> PARTS OF THE EXERCISE
A) Extract everything in the passage on wind-load methodology from "An exponential profile" down to "in wind generation.", reproducing the wording unchanged.
B) Continue the passage on wind-load modeling of the CAARC B building, beginning immediately after its final sentence.

> TEXT PASSAGE
++++++++++++++++++++

The rest of this paper is organized as follows: Section 2 describes the methodology used for modeling and analyzing fluids and structures. Section 3 describes the details of the numerical study and results, and discusses the obtained results. Section 4 presents the conclusions and outlooks.

2. Methodology

This section focuses on the detailed methodological description and underlying assumptions for each of those modules.

2.1. Wind Load Modeling and Simulation

Wind load is modeled using CFD analysis with the open-source Kratos Multiphysics tool [12,13,14]. This involves a finite element method (FEM) formulation for flow problems based upon a variational multi scale (VMS) formulation [15]. The computational domain setup is the one presented in ref. [16], which was set up for the CAARC B building [10,11]. Tetrahedral elements are employed to discretize the fluid domain. The computational domain setup for the current simulation is illustrated in Figure 1. The figure also outlines the boundaries of the fluid domain and illustrates the applied boundary conditions.

Inlet Boundary Condition

The wind characteristics are taken care of by the inlet boundary condition. The wind effects in the atmospheric boundary layer (ABL) are modeled by decomposing the wind velocity field as a Reynolds decomposition, $V=\overline{V}+V^{\prime }$, where $\overline{V}$ is the steady mean profile component and $V^{\prime }$ is the unsteady turbulent fluctuations component. The mean wind profile, denoted as $\overline{V}$, represents the averaged contribution to the overall wind field V. This profile undergoes changes over the time scale of several hours to days, as indicated in [17]. Therefore, for the numerical simulation, the mean profile is assumed to remain constant. The turbulent fluctuations of wind $V^{\prime }$ represent the wind gusts with a time span of seconds. The gust wind speed triggers transient conditions of peak wind loading. If the structural eigenfrequencies of large structures align with frequencies in the gust-induced wind load pattern, resonant effects may occur. Separate models are employed for each term, $\overline{V}$ and $V^{\prime }$.

An exponential profile is adopted for the study for the mean wind profile. The wind velocity at any height z is given by

$$\overline{V}\left(z\right)=V_{\mathrm{ref}}{\left({\displaystyle \frac{z}{z_{\mathrm{ref}}}}\right)}^{\alpha }$$

(1)

where $z_{\mathrm{ref}}$ is the reference height and $\alpha$ is the exponent which depends on the terrain. To capture wind statistics at the location of interest, wind fluctuations $V^{\prime }(t,y,z)$ are modeled. Various numerical models are available to address this issue [18,19,20]. In this study, the well-established Mann model is utilized to simulate wind gust fluctuations [21,22]. This model, widely accepted in structural wind engineering [23,24,25,26], is known for its spectral approach in wind generation.

2.2. Structural Modeling and Analysis

The prescribed structural model of the CAARC B building is a typical cantilever with continuous mass and stiffness, constant along its height. It cannot be modeled as a full cross-section; as with such an assumption, the prescribed modal frequencies cannot all be fulfilled at the same time. These target modes and frequencies can only be achieved by a detailed structural model, typically set up for extensive analysis during design. For the current investigation, a custom parametrizable Timoshenko beam with an FEM formulation is developed and used, referred to as ParOptBeam. Two structural models were used in this study: the high-fidelity model (HFM), which is a detailed FEM model, and the ParOptBeam model, which is a low-fidelity model (LFM).

++++++++++++++++++++

> DATA
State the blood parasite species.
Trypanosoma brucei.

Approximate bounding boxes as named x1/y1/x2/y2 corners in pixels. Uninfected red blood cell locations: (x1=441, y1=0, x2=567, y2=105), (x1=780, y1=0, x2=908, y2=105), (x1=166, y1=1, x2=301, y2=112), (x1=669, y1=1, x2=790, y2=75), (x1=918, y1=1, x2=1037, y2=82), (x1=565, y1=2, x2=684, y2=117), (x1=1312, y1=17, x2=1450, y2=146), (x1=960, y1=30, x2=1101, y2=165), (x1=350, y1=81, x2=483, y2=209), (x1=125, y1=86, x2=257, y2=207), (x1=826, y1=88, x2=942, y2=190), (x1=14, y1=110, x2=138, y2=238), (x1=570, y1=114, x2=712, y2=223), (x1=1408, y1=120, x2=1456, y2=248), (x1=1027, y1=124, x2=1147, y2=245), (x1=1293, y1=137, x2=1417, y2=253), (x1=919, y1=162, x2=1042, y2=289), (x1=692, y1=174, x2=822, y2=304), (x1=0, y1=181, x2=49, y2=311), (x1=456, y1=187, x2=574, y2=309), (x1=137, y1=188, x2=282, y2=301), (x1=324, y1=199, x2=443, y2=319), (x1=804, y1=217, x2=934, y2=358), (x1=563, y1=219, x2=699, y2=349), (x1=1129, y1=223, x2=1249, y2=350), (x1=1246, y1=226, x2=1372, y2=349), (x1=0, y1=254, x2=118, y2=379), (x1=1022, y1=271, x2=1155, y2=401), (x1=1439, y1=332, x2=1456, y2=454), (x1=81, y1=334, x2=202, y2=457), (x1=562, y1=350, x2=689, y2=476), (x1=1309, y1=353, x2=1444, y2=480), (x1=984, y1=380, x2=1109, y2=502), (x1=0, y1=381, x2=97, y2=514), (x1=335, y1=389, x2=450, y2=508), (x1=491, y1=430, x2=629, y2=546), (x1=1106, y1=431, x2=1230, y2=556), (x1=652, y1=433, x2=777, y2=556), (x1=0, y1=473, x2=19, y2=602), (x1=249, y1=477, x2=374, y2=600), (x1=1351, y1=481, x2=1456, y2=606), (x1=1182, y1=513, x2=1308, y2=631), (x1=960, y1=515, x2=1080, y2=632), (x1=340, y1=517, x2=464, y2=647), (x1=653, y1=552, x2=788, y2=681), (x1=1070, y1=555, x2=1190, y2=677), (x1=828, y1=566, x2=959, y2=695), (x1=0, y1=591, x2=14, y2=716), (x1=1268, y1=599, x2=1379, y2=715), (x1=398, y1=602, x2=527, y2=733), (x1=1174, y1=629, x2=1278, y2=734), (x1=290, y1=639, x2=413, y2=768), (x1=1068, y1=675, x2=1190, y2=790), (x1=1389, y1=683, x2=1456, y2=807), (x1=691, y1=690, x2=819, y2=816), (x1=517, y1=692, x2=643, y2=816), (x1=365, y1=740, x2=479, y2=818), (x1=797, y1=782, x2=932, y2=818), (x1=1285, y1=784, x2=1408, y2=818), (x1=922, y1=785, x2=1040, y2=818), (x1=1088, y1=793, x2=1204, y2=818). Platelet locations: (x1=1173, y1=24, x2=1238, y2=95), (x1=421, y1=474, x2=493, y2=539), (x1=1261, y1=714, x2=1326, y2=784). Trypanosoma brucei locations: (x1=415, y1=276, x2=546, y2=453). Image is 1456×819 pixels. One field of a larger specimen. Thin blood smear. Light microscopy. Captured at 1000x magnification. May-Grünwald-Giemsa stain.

++++++++++++++++++++

> ANSWERS FOR THE TASKS
A)
An exponential profile is adopted for the study for the mean wind profile. The wind velocity at any height z is given by

$$\overline{V}\left(z\right)=V_{\mathrm{ref}}{\left({\displaystyle \frac{z}{z_{\mathrm{ref}}}}\right)}^{\alpha }$$

(1)

where $z_{\mathrm{ref}}$ is the reference height and $\alpha$ is the exponent which depends on the terrain. To capture wind statistics at the location of interest, wind fluctuations $V^{\prime }(t,y,z)$ are modeled. Various numerical models are available to address this issue [18,19,20]. In this study, the well-established Mann model is utilized to simulate wind gust fluctuations [21,22]. This model, widely accepted in structural wind engineering [23,24,25,26], is known for its spectral approach in wind generation.

B)
A simplified structural model for the dynamic time history analysis of tall buildings with different structural systems is presented here. The three-dimensional (3D) structure is replaced by a simplified structural model that considers both bending and shear deformations. The 3D Timoshenko beam theory is therefore used to model the equivalent structural system. Ref. [27] presented a simplified methodology for the analysis of the framed structure shear wall interaction problem. It can be seen that the Timoshenko beam model can effectively model various structural systems used for tall buildings in practice.

2.2.1. Timoshenko Beam Model

The Timoshenko beam theory is adopted to model the simplified structural system to analyze the actual 3D building. A 3D prismatic homogeneous isotropic beam element is used for the element formulation. The element considers both the shear deformation and rotational inertia (related to bending). Since the shear deformations are taken into account, the planes that were initially perpendicular to the neutral axis are no longer perpendicular to it after deformation.

A consistent mass formulation is used. Hence, both the stiffness and mass matrix depend on the relative importance of the shear deformations (relative to the contribution from bending). This ratio is given by

$$\mathrm{\Phi }={\displaystyle \frac{12EI}{G(A/\alpha )L^2}}$$

(2)

where E and G are the moduli of elasticity and shear of the material, respectively, I is the moment of inertia of the cross-section, $A/\alpha$ is the effective shear area, and L is the length of the discrete beam element. In 3D, the properties of cross-sections can change in the two principle directions; hence, two relative shear importance factors may be defined. The torsional stiffness is computed from the polar inertia of the equivalent cross-section. A Rayleigh damping model is assumed. For a dynamic problem, the governing equation of motion (EOM) is shown in (3).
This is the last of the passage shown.